The WSM has been having a 'big picture' discussion around the housing crisis from which the following points emerged. We are publishing them ahead of the December 1st demonstration in Dublon (14.00 Parnell square).
 The WSM has been having a 'big picture' discussion around the housing crisis from which the following points emerged. We are publishing them ahead of the December 1st demonstration in Dublon (14.00 Parnell square).
1. We built our cities and the houses of our cities. They are ours, not to slave in, but to master and to own*.

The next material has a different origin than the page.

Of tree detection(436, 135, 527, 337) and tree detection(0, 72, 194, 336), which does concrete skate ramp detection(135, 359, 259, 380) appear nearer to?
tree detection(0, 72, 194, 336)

2. The contemporary crisis of capitalism has made markedly visible the relationship between finance capital and property speculation, between the concentrated money-power of bankers and speculators and the shaping of the built environment in our towns and cities.
This relationship has had all manner of disastrous consequences for the working class (inflated rents or mortgages, lower living standards, ghettoisation and suburbanisation etc.) and for the environment (distorted flood plains, abandoned buildings, the prioritisation of car commuting over public transport etc.). Today, it seems that one of the real challenges for the working class is to change that relationship, to claim a ‘right to the city’ for its inhabitants.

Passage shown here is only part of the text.